Materials provided:
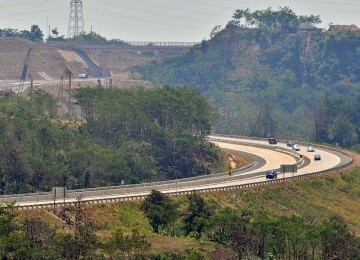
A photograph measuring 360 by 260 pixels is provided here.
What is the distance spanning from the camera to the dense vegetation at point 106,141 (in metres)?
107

...

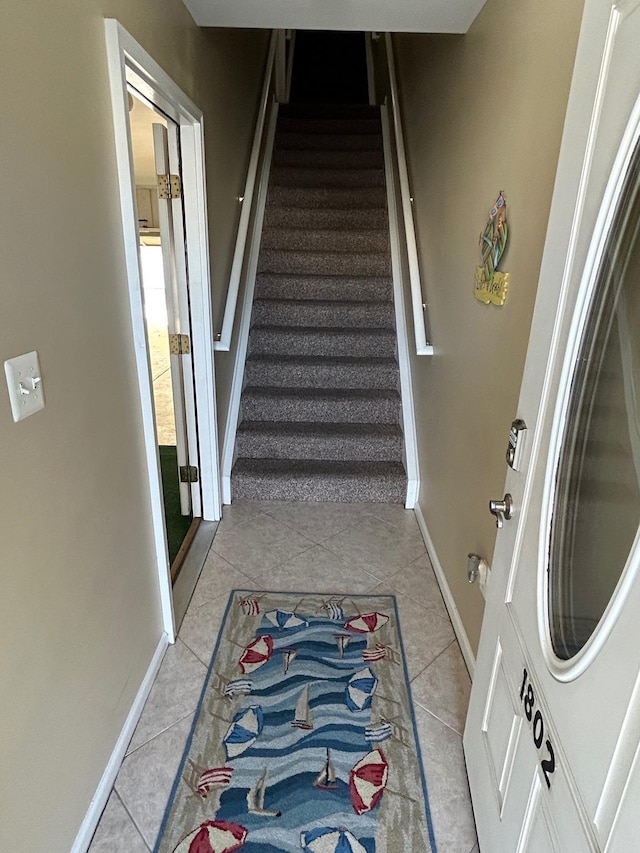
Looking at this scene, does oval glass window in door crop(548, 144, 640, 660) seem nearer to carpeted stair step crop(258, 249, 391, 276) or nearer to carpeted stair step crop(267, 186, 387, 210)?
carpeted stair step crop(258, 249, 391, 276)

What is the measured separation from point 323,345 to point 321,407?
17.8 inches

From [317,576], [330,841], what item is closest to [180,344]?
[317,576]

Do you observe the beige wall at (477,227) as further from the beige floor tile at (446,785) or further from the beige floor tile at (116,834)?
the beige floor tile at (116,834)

Aim of the task: In the rows above, how many lines contain the string "point"? Case counts, and the reply should be the number alone.

Correct response: 2